Scam calls, fraudulent messages, and an increasingly sophisticated landscape of impersonation tactics have trained UK consumers to treat unfamiliar contact with suspicion by default. New research from MaxContact suggests the damage to legitimate outbound contact is already significant.
The company’s Voice of the UK Consumer 2026 report shows the distance between a company’s confidence that its outbound contact is legitimate and useful, and what consumers actually believe. According to the data, 69% of UK consumers always or often screen calls from numbers they do not recognise. Half have ignored a message from a legitimate company because they assumed it was a scam. Only 22% strongly agree they can tell when unexpected company contact is genuine.
Of 500 respondents who admitted to ignoring a legitimate message, 77% experienced a tangible negative outcome. Thirty-seven percent had to contact the company later to resolve a problem, while 31% missed important service information. Twenty-one percent missed an appointment, and another 21% missed a payment deadline.
Where Avoidance Hits Hardest
At the sector level, loans, credit and debt management companies are the most avoided, with 37% of consumers saying they would be least likely to answer a call from this category. Insurance follows at 25%, with technology, telecoms, and retail and e-commerce close behind at 22% to 23%. Banks and building societies fare the best, with only 16% avoidance, sitting alongside the highest trust score of any sector at 96%.
The report notes that loans and debt companies also carry the lowest trust score at 84%, yet operate under the most intense regulatory scrutiny. Consumers dealing with financial difficulty are avoiding the very contact that could help them access repayment plans, Breathing Space, or reduced contact frequency. Sixty-three percent of consumers in the debt sub-sample said they had only a rough idea of their rights when contacted by a lender or debt management company.
Surprisingly, 59% of consumers in financial difficulty said they would prefer to interact with an AI or automated system rather than a human agent. The report attributes this to a desire for privacy and a reduced likelihood of feeling judged, rather than a preference for AI capability itself.
AI Disclosure Is Now a Consumer Expectation
AI deployment is accelerating across UK contact centres, but consumers still expect to know when it is being used.
Eighty-seven percent of consumers believe they have interacted with AI or automation in a recent company contact. Of those, 22% were sure or fairly sure they had interacted with AI but were not aware of it at the time. That is more than one in five consumers who discovered, after the fact, that part of their contact experience was automated.
Across age groups, sectors and regions, the expectation that companies disclose AI use is close to universal, with 88% of consumers saying it is important and 50% calling it very important.
The report argues this expectation exists regardless of whether regulators have mandated it, and that failing to disclose AI use risks reinforcing the same uncertainty that drives call screening in the first place.

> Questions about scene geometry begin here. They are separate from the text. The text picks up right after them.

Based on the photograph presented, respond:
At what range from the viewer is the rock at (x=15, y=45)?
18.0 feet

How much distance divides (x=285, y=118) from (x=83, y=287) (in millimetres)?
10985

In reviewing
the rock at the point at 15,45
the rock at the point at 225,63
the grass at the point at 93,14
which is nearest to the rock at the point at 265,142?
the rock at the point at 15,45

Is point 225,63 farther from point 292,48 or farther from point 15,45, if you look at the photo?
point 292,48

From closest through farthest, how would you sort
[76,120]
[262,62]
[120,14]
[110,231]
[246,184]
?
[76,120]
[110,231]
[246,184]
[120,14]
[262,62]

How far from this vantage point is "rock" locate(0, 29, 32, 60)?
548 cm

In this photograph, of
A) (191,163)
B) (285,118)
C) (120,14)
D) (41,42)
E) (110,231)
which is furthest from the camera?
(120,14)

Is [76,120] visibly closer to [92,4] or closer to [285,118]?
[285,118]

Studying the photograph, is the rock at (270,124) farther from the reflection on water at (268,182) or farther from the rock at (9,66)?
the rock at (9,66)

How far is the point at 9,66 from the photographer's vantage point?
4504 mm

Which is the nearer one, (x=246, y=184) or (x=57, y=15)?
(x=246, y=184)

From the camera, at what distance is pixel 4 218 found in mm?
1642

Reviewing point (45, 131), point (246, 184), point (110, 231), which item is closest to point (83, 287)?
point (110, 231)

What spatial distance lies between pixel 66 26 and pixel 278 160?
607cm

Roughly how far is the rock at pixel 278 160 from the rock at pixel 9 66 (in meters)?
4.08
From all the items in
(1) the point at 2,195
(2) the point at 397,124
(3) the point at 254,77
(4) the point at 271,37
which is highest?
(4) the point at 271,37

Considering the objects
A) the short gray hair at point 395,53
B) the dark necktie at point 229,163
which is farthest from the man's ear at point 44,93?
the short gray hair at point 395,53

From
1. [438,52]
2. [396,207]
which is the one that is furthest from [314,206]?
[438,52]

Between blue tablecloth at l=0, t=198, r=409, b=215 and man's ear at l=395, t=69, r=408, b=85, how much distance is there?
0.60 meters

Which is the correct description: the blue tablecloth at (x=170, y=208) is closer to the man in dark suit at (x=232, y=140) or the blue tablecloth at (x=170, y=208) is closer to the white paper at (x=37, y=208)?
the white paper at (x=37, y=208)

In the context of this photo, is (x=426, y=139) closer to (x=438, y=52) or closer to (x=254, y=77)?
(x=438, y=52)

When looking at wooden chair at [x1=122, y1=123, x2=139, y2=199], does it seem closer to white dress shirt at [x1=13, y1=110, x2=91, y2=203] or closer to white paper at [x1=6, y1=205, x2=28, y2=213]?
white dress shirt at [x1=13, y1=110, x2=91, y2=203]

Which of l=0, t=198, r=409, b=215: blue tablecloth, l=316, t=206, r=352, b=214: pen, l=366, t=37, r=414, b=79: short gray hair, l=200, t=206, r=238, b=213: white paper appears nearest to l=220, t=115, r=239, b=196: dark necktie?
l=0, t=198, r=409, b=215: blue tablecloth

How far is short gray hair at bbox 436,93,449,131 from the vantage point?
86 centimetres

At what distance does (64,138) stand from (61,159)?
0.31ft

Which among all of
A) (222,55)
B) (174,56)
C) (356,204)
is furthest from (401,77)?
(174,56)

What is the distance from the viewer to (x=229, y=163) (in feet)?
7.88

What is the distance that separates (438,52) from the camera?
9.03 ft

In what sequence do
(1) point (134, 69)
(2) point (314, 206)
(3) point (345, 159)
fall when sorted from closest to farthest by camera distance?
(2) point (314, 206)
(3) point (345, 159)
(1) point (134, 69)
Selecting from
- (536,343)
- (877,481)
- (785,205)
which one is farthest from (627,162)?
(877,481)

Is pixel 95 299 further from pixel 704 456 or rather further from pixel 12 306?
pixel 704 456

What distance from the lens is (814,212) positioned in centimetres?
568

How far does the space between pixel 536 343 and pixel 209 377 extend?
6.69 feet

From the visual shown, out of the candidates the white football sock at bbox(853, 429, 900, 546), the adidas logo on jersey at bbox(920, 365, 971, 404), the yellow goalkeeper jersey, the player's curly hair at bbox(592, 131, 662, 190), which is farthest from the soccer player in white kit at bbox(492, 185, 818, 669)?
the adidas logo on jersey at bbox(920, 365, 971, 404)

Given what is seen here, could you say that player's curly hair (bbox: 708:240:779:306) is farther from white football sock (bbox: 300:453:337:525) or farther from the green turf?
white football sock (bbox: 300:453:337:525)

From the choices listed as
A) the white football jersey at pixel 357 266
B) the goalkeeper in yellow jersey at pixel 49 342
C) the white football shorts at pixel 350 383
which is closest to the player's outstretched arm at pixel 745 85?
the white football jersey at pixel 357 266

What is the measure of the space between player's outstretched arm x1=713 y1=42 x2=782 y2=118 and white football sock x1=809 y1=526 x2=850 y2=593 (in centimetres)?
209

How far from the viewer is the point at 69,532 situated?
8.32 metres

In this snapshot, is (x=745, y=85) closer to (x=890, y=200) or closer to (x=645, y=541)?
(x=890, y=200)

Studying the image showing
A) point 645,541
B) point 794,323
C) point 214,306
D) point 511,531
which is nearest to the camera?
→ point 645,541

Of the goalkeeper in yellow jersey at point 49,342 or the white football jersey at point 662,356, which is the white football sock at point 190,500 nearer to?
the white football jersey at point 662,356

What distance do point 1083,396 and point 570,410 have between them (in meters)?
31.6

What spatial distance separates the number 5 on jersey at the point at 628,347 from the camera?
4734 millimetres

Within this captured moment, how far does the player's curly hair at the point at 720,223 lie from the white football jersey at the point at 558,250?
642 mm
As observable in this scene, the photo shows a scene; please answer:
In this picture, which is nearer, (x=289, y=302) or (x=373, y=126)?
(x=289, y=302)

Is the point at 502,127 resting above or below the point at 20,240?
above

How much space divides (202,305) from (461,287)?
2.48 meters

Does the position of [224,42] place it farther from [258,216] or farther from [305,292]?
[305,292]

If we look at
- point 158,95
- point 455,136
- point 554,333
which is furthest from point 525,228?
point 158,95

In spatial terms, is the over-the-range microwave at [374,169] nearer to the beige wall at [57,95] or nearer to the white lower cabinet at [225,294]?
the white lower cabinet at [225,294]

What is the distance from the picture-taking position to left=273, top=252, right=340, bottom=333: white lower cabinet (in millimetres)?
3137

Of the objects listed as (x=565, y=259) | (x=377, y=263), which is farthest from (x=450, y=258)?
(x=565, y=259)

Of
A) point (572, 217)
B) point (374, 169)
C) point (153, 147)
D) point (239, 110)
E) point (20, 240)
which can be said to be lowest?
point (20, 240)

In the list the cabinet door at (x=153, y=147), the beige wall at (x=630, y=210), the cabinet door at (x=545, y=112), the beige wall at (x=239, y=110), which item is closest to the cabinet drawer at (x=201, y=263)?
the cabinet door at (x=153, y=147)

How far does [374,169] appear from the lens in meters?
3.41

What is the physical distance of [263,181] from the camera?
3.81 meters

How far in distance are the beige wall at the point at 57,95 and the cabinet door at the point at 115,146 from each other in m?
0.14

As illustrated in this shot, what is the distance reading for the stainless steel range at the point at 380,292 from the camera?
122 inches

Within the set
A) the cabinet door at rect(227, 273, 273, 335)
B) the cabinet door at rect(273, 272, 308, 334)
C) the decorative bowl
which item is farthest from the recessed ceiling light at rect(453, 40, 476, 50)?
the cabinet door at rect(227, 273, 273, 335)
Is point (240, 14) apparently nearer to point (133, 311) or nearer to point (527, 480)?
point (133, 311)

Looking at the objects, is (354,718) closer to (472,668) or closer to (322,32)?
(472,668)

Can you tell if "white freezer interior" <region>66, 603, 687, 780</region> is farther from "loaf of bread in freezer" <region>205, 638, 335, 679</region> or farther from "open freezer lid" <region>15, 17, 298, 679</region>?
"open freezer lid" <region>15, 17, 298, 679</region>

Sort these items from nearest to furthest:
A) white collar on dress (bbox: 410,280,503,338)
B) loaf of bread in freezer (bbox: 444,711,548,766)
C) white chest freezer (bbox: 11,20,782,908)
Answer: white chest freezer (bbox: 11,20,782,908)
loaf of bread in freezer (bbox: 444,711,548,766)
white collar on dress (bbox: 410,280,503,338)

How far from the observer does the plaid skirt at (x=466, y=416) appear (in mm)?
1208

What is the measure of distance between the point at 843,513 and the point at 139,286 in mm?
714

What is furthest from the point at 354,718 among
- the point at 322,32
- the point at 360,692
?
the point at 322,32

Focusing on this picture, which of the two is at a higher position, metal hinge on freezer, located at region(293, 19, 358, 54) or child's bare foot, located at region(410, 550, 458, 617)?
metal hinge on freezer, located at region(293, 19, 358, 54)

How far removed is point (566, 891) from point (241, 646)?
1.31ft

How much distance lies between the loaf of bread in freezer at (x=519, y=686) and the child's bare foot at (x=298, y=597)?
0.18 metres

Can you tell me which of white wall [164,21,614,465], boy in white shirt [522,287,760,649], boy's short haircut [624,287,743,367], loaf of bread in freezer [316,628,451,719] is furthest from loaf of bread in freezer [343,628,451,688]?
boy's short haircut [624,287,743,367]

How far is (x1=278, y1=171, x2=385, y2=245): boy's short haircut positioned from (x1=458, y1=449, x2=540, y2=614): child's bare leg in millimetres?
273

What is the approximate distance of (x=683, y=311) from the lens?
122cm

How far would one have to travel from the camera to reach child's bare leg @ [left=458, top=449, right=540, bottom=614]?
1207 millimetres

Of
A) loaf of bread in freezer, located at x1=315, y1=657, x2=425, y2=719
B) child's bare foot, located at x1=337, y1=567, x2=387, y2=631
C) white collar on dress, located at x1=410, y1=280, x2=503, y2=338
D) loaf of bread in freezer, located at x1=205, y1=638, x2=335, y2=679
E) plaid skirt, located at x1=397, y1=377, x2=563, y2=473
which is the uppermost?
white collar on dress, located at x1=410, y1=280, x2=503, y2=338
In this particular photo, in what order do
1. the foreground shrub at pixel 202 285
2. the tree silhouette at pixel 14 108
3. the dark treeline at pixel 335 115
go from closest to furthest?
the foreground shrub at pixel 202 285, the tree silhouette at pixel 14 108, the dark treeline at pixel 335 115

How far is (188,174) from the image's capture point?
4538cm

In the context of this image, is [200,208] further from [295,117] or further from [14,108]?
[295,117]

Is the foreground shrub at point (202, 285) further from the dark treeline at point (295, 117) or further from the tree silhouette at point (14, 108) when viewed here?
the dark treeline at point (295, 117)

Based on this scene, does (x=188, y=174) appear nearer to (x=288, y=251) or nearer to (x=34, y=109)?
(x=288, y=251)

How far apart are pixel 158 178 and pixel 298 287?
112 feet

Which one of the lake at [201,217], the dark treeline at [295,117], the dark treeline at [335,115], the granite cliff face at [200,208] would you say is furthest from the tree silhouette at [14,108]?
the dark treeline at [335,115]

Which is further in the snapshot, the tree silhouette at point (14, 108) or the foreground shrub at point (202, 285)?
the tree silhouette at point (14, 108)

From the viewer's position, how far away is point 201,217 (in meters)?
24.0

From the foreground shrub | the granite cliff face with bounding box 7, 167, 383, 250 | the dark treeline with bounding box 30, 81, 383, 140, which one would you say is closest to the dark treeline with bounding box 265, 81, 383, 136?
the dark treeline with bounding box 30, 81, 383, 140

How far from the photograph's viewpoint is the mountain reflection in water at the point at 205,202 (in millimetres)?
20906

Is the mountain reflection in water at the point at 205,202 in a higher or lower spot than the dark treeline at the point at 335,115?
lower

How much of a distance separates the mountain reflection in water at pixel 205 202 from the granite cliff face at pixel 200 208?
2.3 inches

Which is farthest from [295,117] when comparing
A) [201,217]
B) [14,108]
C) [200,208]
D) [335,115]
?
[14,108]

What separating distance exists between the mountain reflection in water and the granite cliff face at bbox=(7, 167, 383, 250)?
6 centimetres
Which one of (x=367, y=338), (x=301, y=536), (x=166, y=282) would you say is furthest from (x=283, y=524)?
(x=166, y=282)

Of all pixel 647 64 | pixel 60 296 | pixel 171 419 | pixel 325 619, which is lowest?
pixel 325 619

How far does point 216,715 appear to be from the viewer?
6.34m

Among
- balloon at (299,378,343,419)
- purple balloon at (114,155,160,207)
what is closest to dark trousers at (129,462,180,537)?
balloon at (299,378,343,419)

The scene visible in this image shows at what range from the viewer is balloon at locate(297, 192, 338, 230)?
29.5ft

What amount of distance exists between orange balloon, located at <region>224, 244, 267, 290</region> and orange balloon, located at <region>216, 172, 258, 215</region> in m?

Consumer acceptance of AI depends heavily on what it is being asked to do. Answering FAQs (36%), directing to the right department (35%), and providing account updates and billing information (26%) are the tasks where consumers see AI working best. But 54% do not want AI involved in emergency situations, 50% do not want it handling complex account problems, and 49% do not want AI in any financial discussion.
Suspicion Did Not Come From Nowhere
As deepfake and synthetic voice threats target contact centres and communication platforms, consumers are right to treat unfamiliar contact with suspicion. The report found that 46% of call screeners cite concern about scams or fraud as the reason they do not answer, while 45% are tired of irrelevant spam and sales calls.
Identification is the lever most likely to change behaviour. Eighty-two percent of consumers say they would be more likely to answer a call if caller ID displayed the company name. Nearly as many (80.5%) say a pre-call text or email would increase their likelihood of picking up.
Ben Booth, CEO of MaxContact, said the findings should prompt a rethink across the industry: “Consumers broadly trust the sectors they deal with, but that trust doesn’t translate into picking up the phone. The problem isn’t sentiment; it’s signal. Consumers can’t tell a legitimate call from a scam, and until businesses close that gap, the best outbound strategies in the world will go unanswered.”